● Ordem de serviço A
No trecho sobre as chaves da casa, quem, mesmo sendo mais novo que ela, já usava a própria chave havia tempos?
● Ordem de serviço B
Por favor, reproduza palavra por palavra uma parte do trecho sobre as chaves da casa, começando nas palavras "Depois de muitos" e parando depois de "paz comigo mesma.".

● Trecho para leitura
----
Desisti de buscar novas alternativas depois de tantas ofertas em vão. Mais uma vez ela insistia naquela história das chaves da casa. Por que não podia ter uma se até o Guilherme, que era mais novo que ela, já se utilizava da sua há tempos? Voltei ao velho e desgastado discurso: sua irresponsabilidade nos cuidados com o molho de chaves. Tinha medo que alguém pudesse perceber sua vulnerabilidade, obrigando-a a abrir o apartamento. Isso sem falar em todos os outros problemas que povoavam nossas cabeças. Ela se rebelou, esbravejou e, à revelia dos meus apelos, chorou bem alto pra que todos os vizinhos a ouvissem. Essa era sua fórmula mágica de chamar a atenção de todo mundo. Insistia no respeito aos seus direitos e, me ameaçando, jurou se vingar.

Depois de muitos anos de luta interna, tabefes e castigos sem sucesso, concluí que em alguns momentos, o melhor era não discutir. Aplicaria a ordem sem explicar demais, até porque, não adiantava. Ela não cedia nunca. Aprendi que, se diminuísse o ritmo de minhas ponderações, evitaria respostas impertinentes. Então, apelei para os meus santos de fé e pedi a única coisa possível: muita paciência! Resumia-se nela a chance de ficar mais calma e em paz comigo mesma.
----
● Informações exibidas
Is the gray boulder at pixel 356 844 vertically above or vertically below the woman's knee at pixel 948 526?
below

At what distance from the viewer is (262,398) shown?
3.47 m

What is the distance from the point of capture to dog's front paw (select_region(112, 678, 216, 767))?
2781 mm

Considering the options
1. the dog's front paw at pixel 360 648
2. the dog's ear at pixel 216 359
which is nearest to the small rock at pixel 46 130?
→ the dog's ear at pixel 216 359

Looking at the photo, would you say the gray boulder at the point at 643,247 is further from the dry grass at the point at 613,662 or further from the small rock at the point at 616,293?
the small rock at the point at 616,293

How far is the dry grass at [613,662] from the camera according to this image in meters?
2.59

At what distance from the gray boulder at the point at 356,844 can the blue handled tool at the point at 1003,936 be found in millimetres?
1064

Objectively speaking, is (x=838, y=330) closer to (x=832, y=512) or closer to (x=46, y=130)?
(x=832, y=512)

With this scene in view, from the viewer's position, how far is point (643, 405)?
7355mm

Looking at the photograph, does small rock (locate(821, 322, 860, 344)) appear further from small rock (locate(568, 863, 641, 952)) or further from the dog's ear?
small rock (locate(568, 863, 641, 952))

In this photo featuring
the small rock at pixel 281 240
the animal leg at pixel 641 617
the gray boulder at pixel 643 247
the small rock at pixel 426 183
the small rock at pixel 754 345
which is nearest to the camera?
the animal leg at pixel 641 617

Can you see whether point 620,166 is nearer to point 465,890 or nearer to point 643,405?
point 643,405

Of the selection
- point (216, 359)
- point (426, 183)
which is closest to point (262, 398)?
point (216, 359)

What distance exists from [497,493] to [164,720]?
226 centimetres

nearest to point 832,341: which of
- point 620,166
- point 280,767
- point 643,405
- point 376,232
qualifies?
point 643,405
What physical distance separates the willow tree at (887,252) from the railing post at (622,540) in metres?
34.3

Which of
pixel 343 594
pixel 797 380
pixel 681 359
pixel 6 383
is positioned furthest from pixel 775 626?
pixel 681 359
----
● Resposta da tarefa A
O Guilherme.

● Resposta da tarefa B
Depois de muitos anos de luta interna, tabefes e castigos sem sucesso, concluí que em alguns momentos, o melhor era não discutir. Aplicaria a ordem sem explicar demais, até porque, não adiantava. Ela não cedia nunca. Aprendi que, se diminuísse o ritmo de minhas ponderações, evitaria respostas impertinentes. Então, apelei para os meus santos de fé e pedi a única coisa possível: muita paciência! Resumia-se nela a chance de ficar mais calma e em paz comigo mesma.